Pentagon research chief: AI is powerful but has critical limitations

DARPA director Arati Prabhakar cautioned against artificial intelligence as a panacea to problems that still need a human element.

Artificial intelligence has gained serious traction within the technology community as a solution for complex problems, though the head of the Pentagon’s top research arm is cautioning against it as a panacea. 

“At DARPA today when we look at what’s happening with artificial intelligence we see something that is very, very powerful, very valuable for military applications, but we also see a technology that is still quite fundamentally limited,” Arati Prabhakar, director of the Defense Advanced Research Projects Agency, said at the Atlantic Council on May 2. 

One example Prabhakar provided as a critical limitation is in image analysis. While artificial intelligence and machine learning systems are statistically better than humans at identifying images – and sifting through thousands of images in seconds – “the problem is that when they’re wrong, they are wrong in ways that no human would ever be wrong,” she said, providing a picture of a baby holding a toothbrush that a machine identified as a baseball bat. “I think this is a critically important caution about where and how we would use this generation of artificial intelligence.”

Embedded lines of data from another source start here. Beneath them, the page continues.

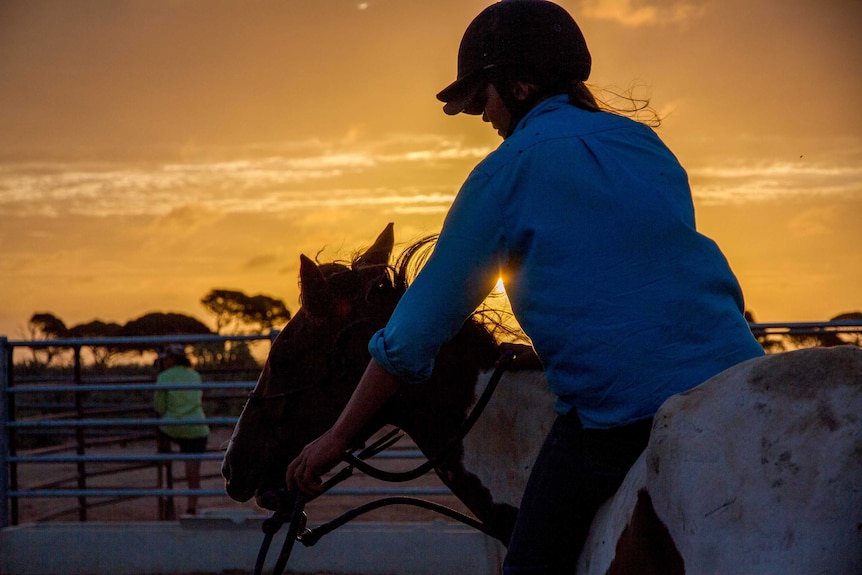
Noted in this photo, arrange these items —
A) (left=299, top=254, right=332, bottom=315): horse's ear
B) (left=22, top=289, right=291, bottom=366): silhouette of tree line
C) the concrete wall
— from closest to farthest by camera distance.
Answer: (left=299, top=254, right=332, bottom=315): horse's ear → the concrete wall → (left=22, top=289, right=291, bottom=366): silhouette of tree line

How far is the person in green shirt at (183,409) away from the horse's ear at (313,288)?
262 inches

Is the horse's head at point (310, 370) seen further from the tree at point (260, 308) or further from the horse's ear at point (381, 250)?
the tree at point (260, 308)

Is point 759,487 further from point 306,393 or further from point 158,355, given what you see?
point 158,355

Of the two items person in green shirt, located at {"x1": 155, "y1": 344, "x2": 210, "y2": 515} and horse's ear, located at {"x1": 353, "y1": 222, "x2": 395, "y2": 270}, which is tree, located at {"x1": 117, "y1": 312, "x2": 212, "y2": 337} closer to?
person in green shirt, located at {"x1": 155, "y1": 344, "x2": 210, "y2": 515}

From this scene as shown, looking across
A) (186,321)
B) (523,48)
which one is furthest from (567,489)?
(186,321)

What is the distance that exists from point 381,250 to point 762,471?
1.48m

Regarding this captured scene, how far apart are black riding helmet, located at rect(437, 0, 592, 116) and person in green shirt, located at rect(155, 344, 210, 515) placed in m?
7.38

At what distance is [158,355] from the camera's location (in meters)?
9.42

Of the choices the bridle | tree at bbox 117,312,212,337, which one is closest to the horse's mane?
the bridle

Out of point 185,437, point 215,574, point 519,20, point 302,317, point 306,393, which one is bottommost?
point 215,574

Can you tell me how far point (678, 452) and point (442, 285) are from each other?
1.69 ft

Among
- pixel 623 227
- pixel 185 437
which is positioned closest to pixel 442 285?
pixel 623 227

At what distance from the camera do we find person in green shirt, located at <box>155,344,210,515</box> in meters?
8.77

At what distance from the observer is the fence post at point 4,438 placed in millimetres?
7219
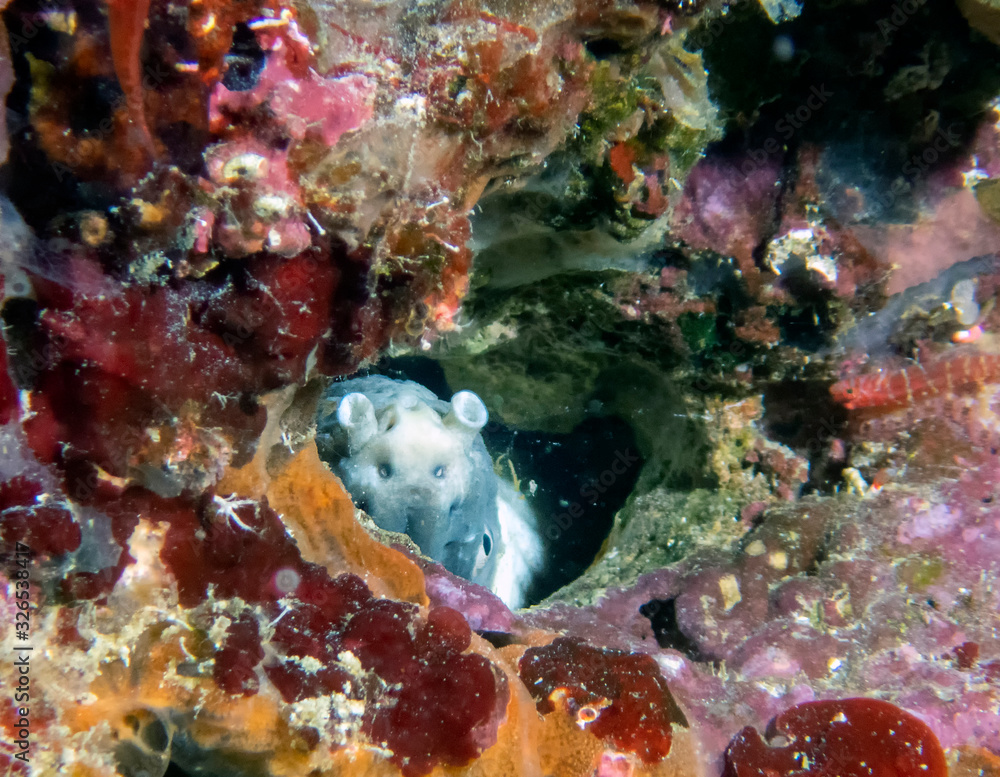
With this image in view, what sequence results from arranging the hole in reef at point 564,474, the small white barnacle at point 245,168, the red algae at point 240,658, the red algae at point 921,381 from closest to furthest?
the small white barnacle at point 245,168 < the red algae at point 240,658 < the red algae at point 921,381 < the hole in reef at point 564,474

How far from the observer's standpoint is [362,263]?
1.99m

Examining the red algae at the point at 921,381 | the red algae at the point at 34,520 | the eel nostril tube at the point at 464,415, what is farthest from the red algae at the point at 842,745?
the red algae at the point at 34,520

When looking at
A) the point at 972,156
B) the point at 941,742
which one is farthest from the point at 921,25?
the point at 941,742

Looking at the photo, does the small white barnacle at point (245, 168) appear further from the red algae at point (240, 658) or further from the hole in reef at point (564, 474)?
the hole in reef at point (564, 474)

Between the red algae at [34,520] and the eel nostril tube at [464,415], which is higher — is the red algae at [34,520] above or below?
below

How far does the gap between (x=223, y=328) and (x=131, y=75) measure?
0.73 m

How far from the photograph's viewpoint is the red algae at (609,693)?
96.5 inches

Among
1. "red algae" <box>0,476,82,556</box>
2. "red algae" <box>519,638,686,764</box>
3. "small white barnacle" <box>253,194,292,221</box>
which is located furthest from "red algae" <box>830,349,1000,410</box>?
"red algae" <box>0,476,82,556</box>

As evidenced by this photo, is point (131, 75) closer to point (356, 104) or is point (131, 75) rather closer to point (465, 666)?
point (356, 104)

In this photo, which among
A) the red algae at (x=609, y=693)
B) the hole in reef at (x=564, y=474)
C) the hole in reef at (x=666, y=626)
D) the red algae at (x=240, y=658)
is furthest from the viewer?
the hole in reef at (x=564, y=474)

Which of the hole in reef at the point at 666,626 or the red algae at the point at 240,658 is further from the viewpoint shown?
the hole in reef at the point at 666,626

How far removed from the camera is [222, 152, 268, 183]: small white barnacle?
1.63 m

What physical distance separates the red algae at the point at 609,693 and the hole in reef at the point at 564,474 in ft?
8.01

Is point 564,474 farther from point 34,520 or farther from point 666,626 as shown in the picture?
point 34,520
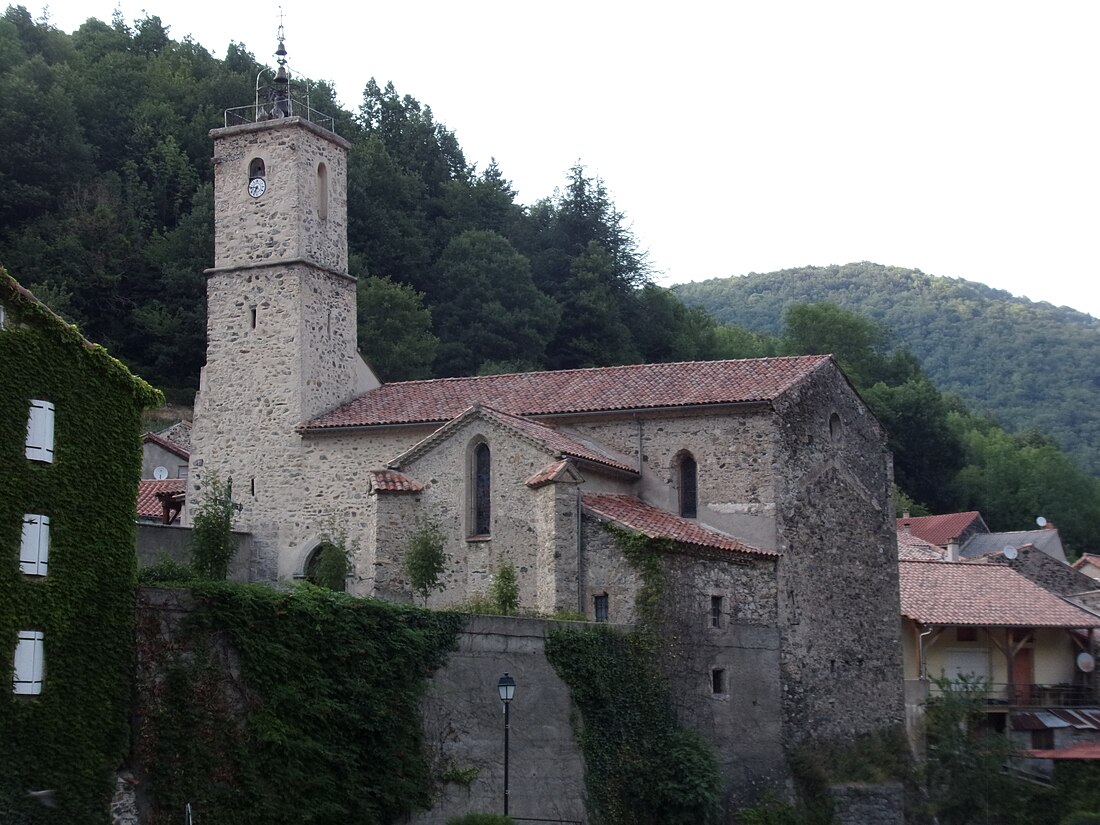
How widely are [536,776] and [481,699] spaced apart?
7.09 ft

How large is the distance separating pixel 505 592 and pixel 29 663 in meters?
13.7

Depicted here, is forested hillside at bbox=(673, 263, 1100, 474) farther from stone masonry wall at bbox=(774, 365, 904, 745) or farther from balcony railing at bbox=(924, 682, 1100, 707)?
stone masonry wall at bbox=(774, 365, 904, 745)

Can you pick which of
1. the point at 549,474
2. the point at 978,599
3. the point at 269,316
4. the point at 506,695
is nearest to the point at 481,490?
the point at 549,474

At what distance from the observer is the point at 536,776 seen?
34.9m

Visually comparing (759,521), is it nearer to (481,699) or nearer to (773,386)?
(773,386)

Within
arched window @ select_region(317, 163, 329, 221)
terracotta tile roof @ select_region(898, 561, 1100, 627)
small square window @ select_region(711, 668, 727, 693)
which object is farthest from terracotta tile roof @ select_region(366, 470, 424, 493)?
terracotta tile roof @ select_region(898, 561, 1100, 627)

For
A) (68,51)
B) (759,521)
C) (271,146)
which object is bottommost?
(759,521)

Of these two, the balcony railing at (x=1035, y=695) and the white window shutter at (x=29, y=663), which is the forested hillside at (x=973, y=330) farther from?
the white window shutter at (x=29, y=663)

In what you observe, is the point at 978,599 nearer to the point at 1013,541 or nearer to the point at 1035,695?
the point at 1035,695

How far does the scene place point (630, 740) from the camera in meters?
37.1

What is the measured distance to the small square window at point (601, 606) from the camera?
3888 centimetres

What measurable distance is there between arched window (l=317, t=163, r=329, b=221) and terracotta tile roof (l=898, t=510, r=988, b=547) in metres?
38.0

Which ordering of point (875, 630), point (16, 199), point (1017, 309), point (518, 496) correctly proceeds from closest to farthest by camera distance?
point (518, 496) → point (875, 630) → point (16, 199) → point (1017, 309)

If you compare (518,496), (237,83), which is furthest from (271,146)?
(237,83)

Many people within government have urged making more use of automation and intelligent systems to increase efficiency as data sets get exponentially bigger and as a way to operate at “cyber speed.” “We have organizations and machines that are capable of sharing information automatically, but … we need more machines to be able to automatically ingest it and act on it,” Philip Quade, special assistant to the director for cyber for the NSA’s Cyber Task Force, said last month.

Researchers have already developed cognitive systems to help humans sift through large data sets and identify objects of interest, such as mines beneath the ocean’s surface. Such developments will become ever more important as DOD increases use of unmanned systems. One example: upping the number of unmanned aerial ISR sorties by nearly 50 percent by 2019.  “So if you look at what we collect in the Air Force, we used to collect [megabits] but now we’re collecting terabytes of data every day. It’s the equivalent of – just in full motion video – of two NFL seasons a day and analyzing it all,” Lt. Gen. Robert Otto, deputy chief of staff for Intelligence, Surveillance and Reconnaissance for the Air Force, said in February at an AFCEA NOVA luncheon. “My predecessor talked about we’re swimming in sensors and drowning in data but that’s only true if you can’t analyze everything.” For Otto, tagging metadata and leveraging automation and big data analytics will better enable human’s operations. 

“There’s a criticism about the intelligence services are not connecting the dots. I think of how big data might be able to change that equation – connect dots that I’m not even thinking about – and then once we connect enough dots, it rises to a level that it hits a trigger that says, ‘Hey Bob, you should look at this,’ and then we can put our attention where it needs to go,” he said, noting that the situation is similar for the intelligence community. 

Prabhakar acknowledged the high hopes for big data and analytics in optimizing human performance but was cautious in the capabilities of machines to provide all the answers. “I’m having trouble imagining a future where a machine will sort of tell us what the right thing is to do,” she said.

But that doesn’t mean improvements in AI can’t be very useful. “Now, of course at DARPA when we see those limitations we think, ‘Gee that’s going to be the next opportunity to drive the technology forward,’” she said. “So today, the other thing that we’re doing in addition to applying the first and second waves of AI is making the investments that we hope will create that third wave of artificial intelligence in which machines can explain themselves to us and tell us what their limitations are in which they can help us build causal models of what’s happening in the world. Not just correlations, but understanding causality in which they start learning how to take what they’ve learned in one domain and use it in different domains, something that they can’t really do at all today.”   

For Prabhakar, deploying AI will have to be in the right place at the right time. “We have to be clear about where we’re going to use the technology and where it’s not ready for prime time, where it’s not really ready for us to trust it,” she said. “I think it’s just important to be clear-eyed about what the advances, in for example, machine learning can and can’t do,” she said, offering two simple examples: Artificial intelligence can be useful in the aerial domain countering a new radar signal and providing friendly aircraft with a new jamming profile immediately, while a self-driving car that needs to make determinations based upon sophisticated image understanding might be “imperfect in some dangerous ways.”